EU Commission defines nuclear and gas energy as ‘transitional’

EU Commission defines nuclear and gas energy as ‘transitional’

EU executive confident that these sources can serve as bridges to a sustainable future

On 2 February, the European Commission presented the Taxonomy Complementary Climate Delegated Act – a legislative proposal that basically declares that nuclear and gas should be labelled as transitional sources of energy.

They can, thus, be included in the EU Taxonomy guide. The latter is a system that lets potential investors know whether the investments they are making are in line with the Green Deal objectives of the bloc.

The EU needs the support of the private sector to reach the 2050 horizon

Given the ongoing controversy and debates that have taken over the economic-political spheres in Europe in recent months, the Commission has stopped short of naming nuclear and gas energy as ‘sustainable’ opting instead for the term ‘transitional’

The objective is to step up the transition, by drawing on all possible solutions to help us reach our climate goals. Taking account of scientific advice and current technological progress, the Commission considers that there is a role for private investment in gas and nuclear activities in the transition.

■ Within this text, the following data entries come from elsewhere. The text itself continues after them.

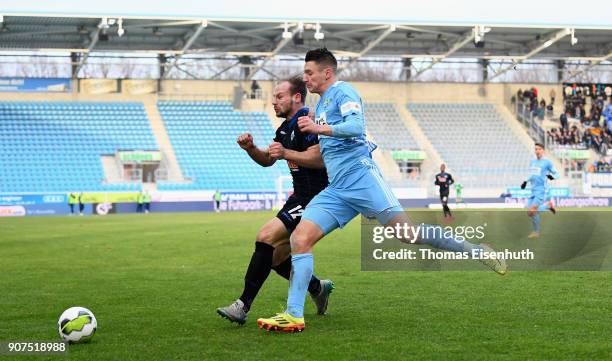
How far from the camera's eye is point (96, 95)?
173 ft

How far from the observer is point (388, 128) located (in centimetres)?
5456

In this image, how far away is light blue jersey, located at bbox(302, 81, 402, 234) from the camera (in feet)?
23.7

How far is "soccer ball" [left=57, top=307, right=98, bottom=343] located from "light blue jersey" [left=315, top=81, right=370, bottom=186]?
2.25 metres

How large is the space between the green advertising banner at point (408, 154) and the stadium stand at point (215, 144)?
21.4 feet

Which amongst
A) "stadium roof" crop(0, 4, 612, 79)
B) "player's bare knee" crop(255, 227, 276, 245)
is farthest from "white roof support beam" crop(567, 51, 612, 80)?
"player's bare knee" crop(255, 227, 276, 245)

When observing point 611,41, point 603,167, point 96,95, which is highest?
point 611,41

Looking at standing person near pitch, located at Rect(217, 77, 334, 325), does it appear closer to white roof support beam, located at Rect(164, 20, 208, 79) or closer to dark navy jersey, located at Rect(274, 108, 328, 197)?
dark navy jersey, located at Rect(274, 108, 328, 197)

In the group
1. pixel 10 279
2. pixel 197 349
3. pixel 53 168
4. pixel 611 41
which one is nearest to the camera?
pixel 197 349

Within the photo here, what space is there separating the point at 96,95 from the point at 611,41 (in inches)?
1239

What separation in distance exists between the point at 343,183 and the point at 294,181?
0.63 m

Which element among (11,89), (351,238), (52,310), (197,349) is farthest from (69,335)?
(11,89)

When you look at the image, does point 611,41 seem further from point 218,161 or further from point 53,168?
point 53,168

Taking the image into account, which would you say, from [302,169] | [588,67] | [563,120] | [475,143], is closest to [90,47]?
[475,143]

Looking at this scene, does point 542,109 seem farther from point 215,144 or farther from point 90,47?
point 90,47
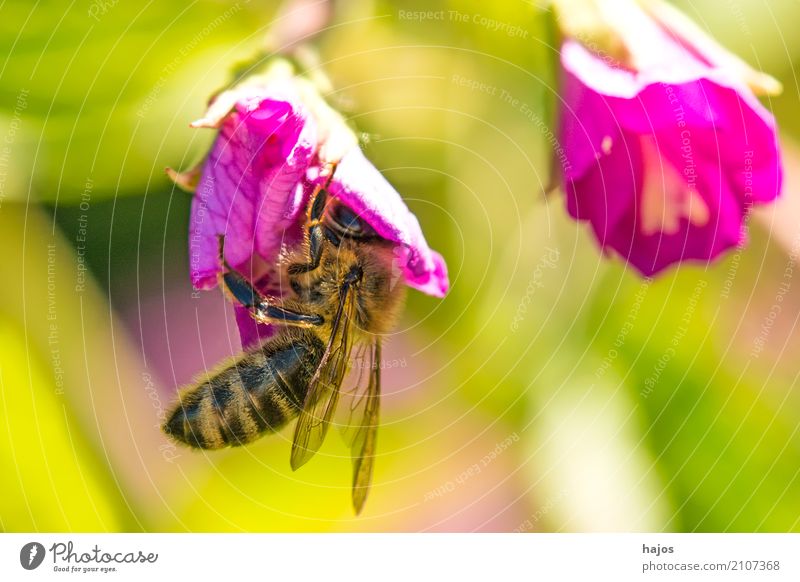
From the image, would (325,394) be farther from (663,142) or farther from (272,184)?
(663,142)

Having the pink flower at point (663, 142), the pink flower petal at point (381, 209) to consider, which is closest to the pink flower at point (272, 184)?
the pink flower petal at point (381, 209)

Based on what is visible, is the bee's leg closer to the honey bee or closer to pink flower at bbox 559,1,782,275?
the honey bee

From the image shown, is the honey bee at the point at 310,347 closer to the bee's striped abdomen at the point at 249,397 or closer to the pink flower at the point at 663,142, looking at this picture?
the bee's striped abdomen at the point at 249,397

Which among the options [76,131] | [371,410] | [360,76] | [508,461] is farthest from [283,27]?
[508,461]

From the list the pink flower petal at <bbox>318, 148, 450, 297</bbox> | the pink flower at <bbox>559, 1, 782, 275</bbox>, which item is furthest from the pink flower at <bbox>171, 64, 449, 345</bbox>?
the pink flower at <bbox>559, 1, 782, 275</bbox>
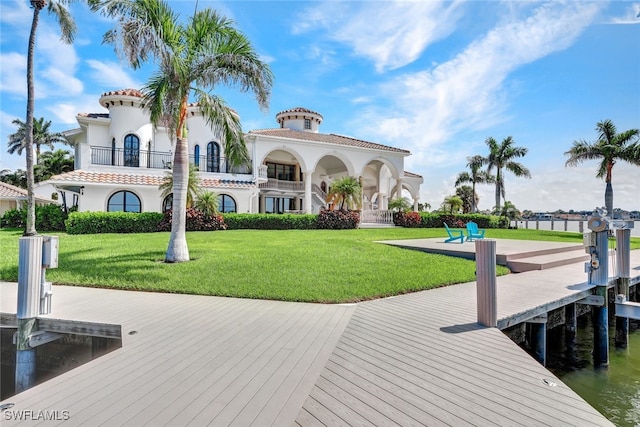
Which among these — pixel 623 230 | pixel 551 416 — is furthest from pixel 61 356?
pixel 623 230

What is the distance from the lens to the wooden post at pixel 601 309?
747 centimetres

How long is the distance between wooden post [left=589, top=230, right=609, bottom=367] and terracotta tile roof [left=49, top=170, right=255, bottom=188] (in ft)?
70.2

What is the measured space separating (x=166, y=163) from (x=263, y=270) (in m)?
18.8

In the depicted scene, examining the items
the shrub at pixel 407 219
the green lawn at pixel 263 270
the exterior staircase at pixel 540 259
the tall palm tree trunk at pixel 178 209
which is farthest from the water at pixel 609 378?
the shrub at pixel 407 219

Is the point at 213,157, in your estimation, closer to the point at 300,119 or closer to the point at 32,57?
the point at 300,119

More specifically, the Complementary Climate Delegated Act, serving as an addition to the Climate Delegated Act (which entered into force in January 2022), does two things:

  • It introduces additional economic activities from the energy sector into the EU Taxonomy. That refers to certain nuclear and gas economic activities, which have now been added to the list of economic areas where investment is encouraged. To be eligible the gas and nuclear operations must contribute to the transition to climate neutrality. For nuclear, they must fulfil nuclear and environmental safety requirements; and for gas, they must contribute to the transition from coal to renewables.
  • It introduces specific disclosure requirements for businesses related to their activities in the gas and nuclear energy sectors. To ensure transparency, the Commission has today amended the Taxonomy Disclosures Delegated Act, so that investors can identify which investment opportunities include gas or nuclear activities and make informed choices.

What follows next?

The text of the Complimentary Act follows expert consultations with the Member States Expert Group on Sustainable Finance, and the Platform on Sustainable Finance. The Commission has also listened to feedback from the European Parliament on the matter. The Commission has carefully examined the input received from those groups and took it into consideration in the text presented today.

Once the legislative document has been translated to all the official languages of the Union, the European Parliament and the Council will have their chance to study it. These institutions can then object to any part of the proposal in the next four months, plus they can ask for additional two months for scrutiny.

Objections, expectedly, have already been raised by governments of the Member States which are opposing the idea of nuclear energy being labelled as green. The argument there is that not enough has been done to ensure that storage and disposal of nuclear waste can be done safely for future generations.